Plein d'une joie suprême à ces mots de Lakshmana, car il se rappelait alors ce qu'Indra jadis lui avait dit, Kabandha fit cette réponse: «Héros, soyez tous deux les bienvenus! c'est ma bonne fortune qui vous amena dans ces lieux! c'est ma bonne fortune qui vous inspira de me trancher ces deux bras, semblables à des massues!

«Dévoré par la faim, dans ma vertu éteinte, je ne faisais grâce à rien de ce qui passait à ma portée, gazelle ou buffle, ours et tigre, éléphant ou homme! Mais aujourd'hui que j'ai vu, dans le profond chagrin où j'étais plongé; aujourd'hui que j'ai vu, dans le malheur où j'étais enchaîné, les deux héros de Raghou, il n'est pas au monde un être plus heureux que moi!

«Jadis, j'étais sur la terre séduisant par ma beauté et semblable même à l'Amour; une faute commise un jour me fit tomber dans ces formes-ci tout à fait contraires. C'est le venin d'une malédiction qui a changé mes attraits en cette difformité hideuse, repoussante, qui inspire la terreur à tous les êtres et telle enfin que vous voyez.

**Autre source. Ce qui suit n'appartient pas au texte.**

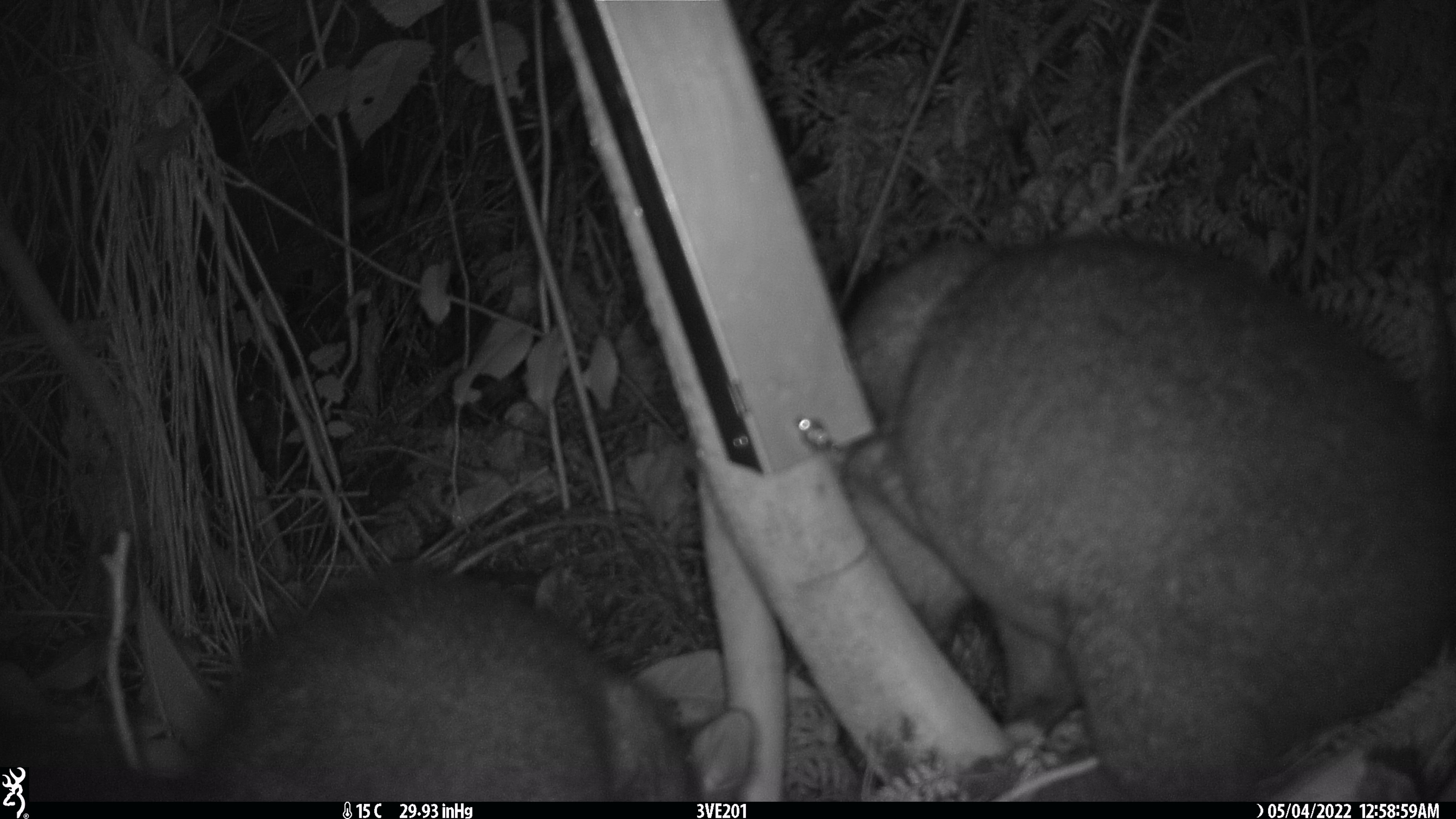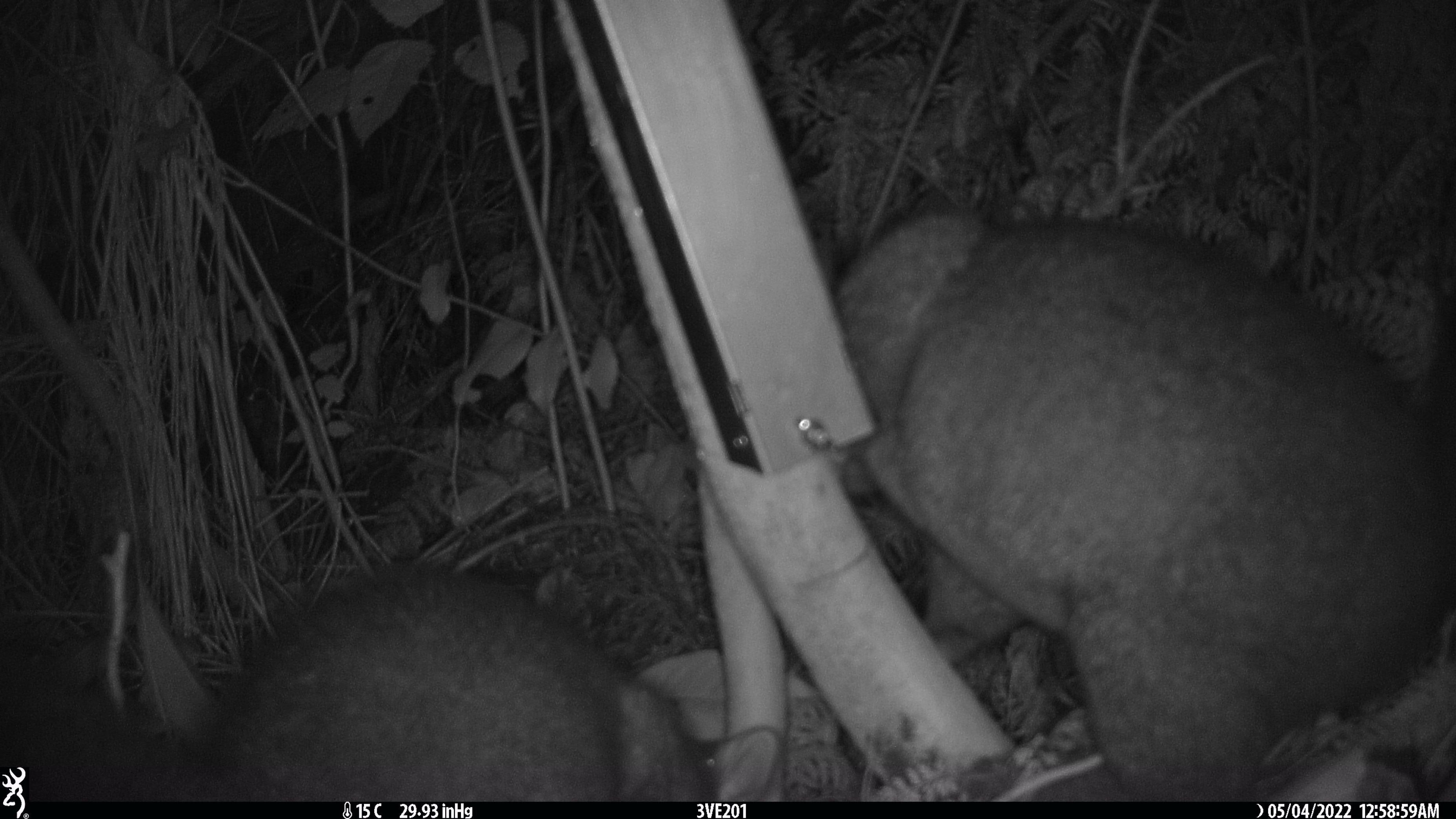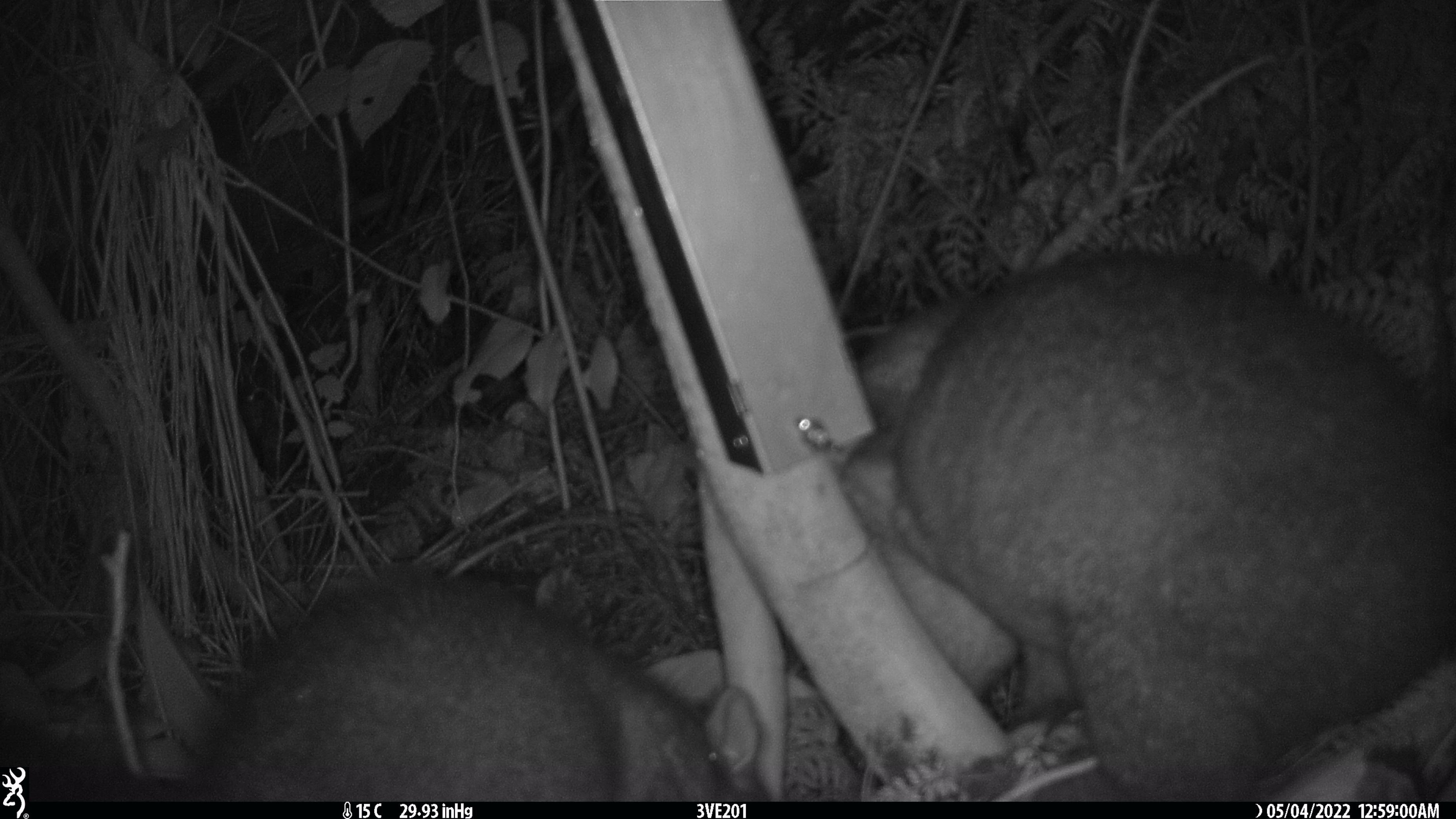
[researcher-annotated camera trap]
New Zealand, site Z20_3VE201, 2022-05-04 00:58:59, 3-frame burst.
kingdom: Animalia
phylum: Chordata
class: Mammalia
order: Diprotodontia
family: Phalangeridae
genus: Trichosurus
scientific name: Trichosurus vulpecula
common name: common brushtail possum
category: possum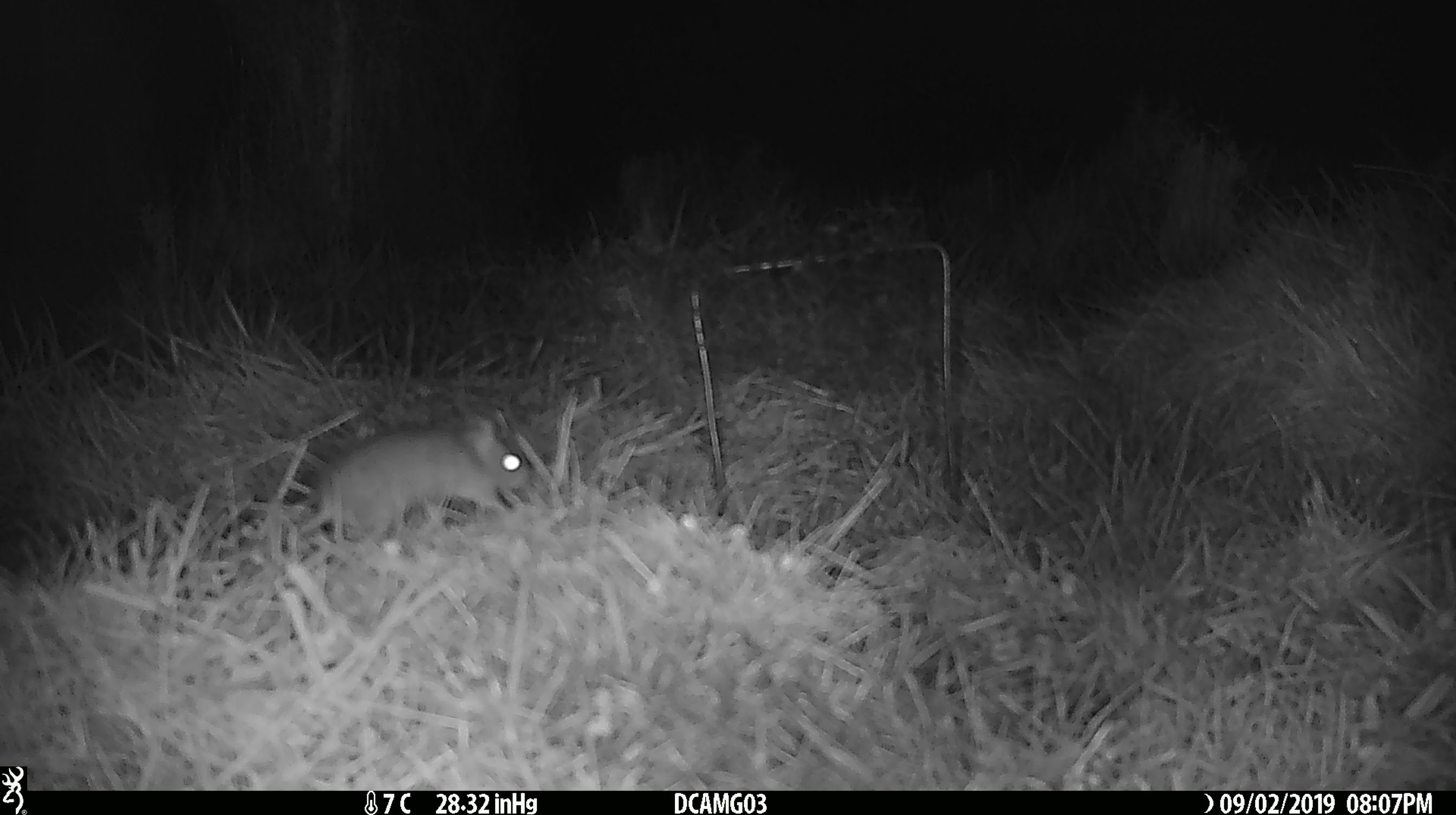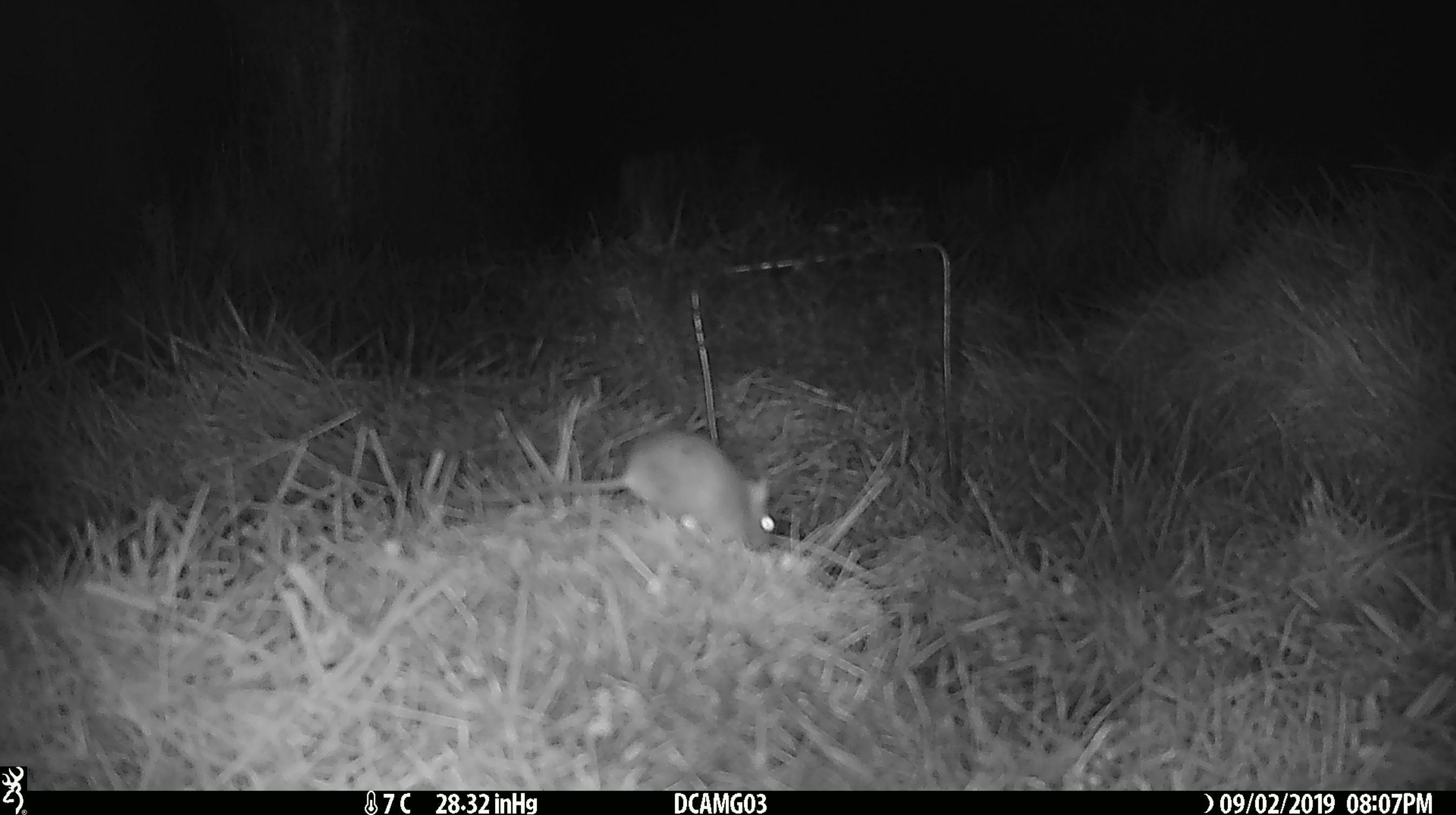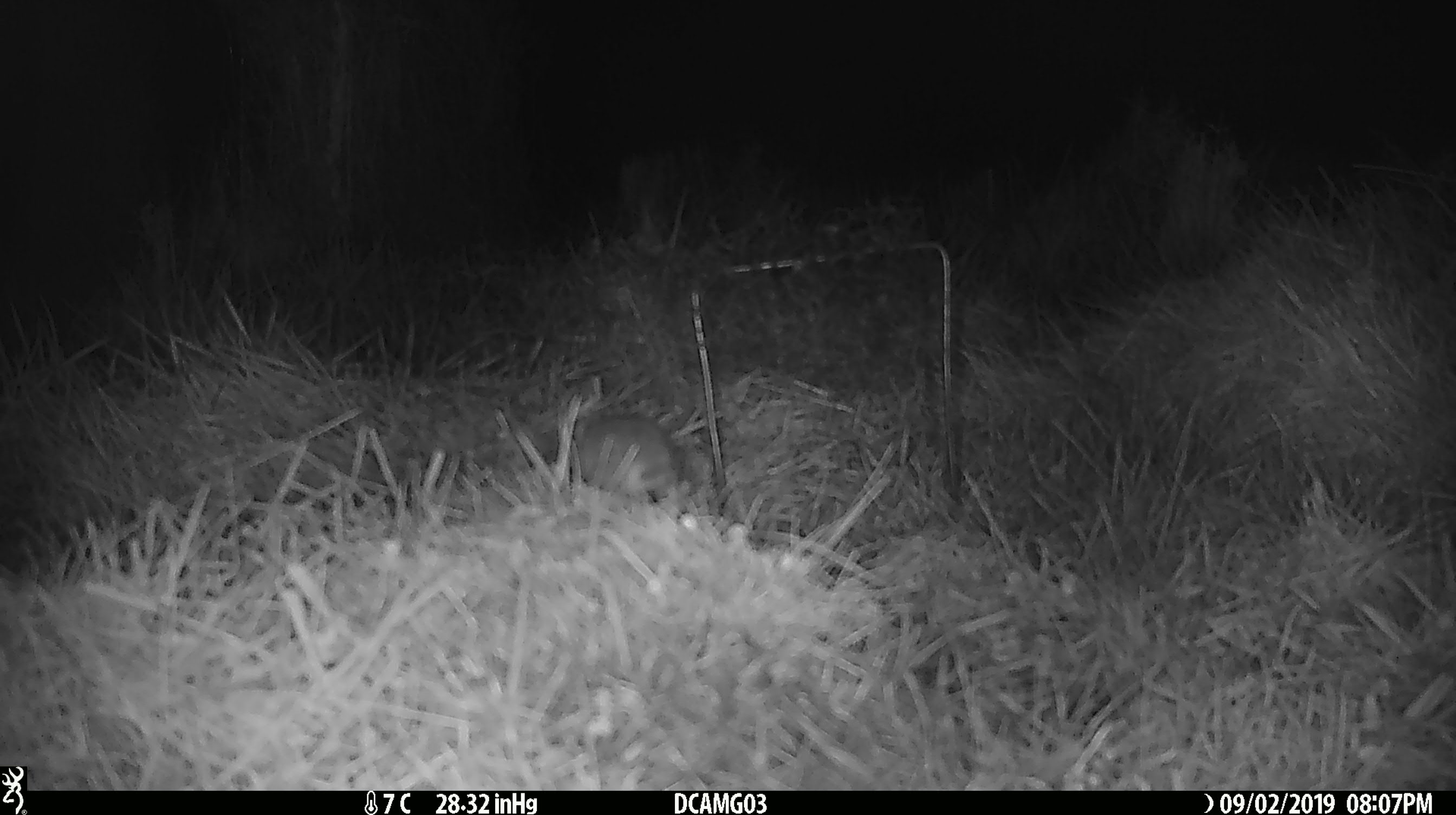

«Ma beauté fut célèbre dans les trois mondes, elle était au delà de toute imagination, comme si tous les charmes, partagés entre Çoukra, la lune, le soleil et Vrihaspati étaient réunis dans une seule personne. Je suis un Dânava, mon nom est Danou, je suis le fils moyen de Lakshmî, déesse de la beauté: apprends que c'est la colère d'Indra qui m'a revêtu de ces formes hideuses.

«Une terrible pénitence me rendit agréable au père des créatures: il m'accorda une longue vie en récompense, et ce don remplit mon âme d'un vain orgueil. «Maintenant qu'une longue vie m'est donnée, pensai-je, qu'est-ce qu'Indra peut me faire?» et là-dessus je défiai Indra même au combat. Mais son bras, déchaînant sur moi sa foudre aux cent nœuds, fit rentrer dans mon corps et ma tête et mes jambes. Je le conjurai en vain de me donner la mort, il ne voulut pas m'envoyer au noir séjour d'Yama: «Non! dit-il, que la parole de Brahma subsiste dans sa vérité!»

«Alors, devenu ce que tu vois, rejeté hors de ma beauté, avec ma splendeur éteinte, je dis au roi des Immortels, en réunissant les paumes de mes deux mains à l'endroit où n'était plus mon front: «Transformé par la foudre, les jambes tronquées et ma bouche rentrée dans mon corps avec ma tête, comment puis-je sans manger vivre encore une très-longue vie?» À ces mots, le roi des Immortels me donna ces bras longs d'un yodjana et me fit au milieu du ventre cette bouche munie de ses dents acérées. Grâces à mes longs bras, j'entraîne à moi de tous côtés dans la grande forêt éléphants, tigres, ours, gazelles, et je fais d'eux ma pâture. Indra me dit alors: «Tu iras au ciel, quand Râma et Lakshmana t'auront coupé les deux bras dans un combat.»

«Tu es Râma, je n'en puis douter, car nul autre que toi ne pouvait me donner la mort, suivant les paroles que m'a dites l'habitant du ciel. Je veux me lier de société avec vous, hommes éminents, et jurer à vos grandeurs une éternelle amitié, en prenant le feu même à témoin.»

Quand Danou eut achevé ces mots, le vertueux Raghouide lui tint ce langage en présence de Lakshmana: «Sîtâ est mon illustre épouse: Râvana me l'a ravie, sans rencontrer d'obstacle, car mon frère et moi nous étions sortis du Djanasthâna. Je connais le nom seulement de ce Rakshasa, mais nous ne savons ni quelle est sa forme, ni quelle est sa demeure, ni quelle est sa puissance.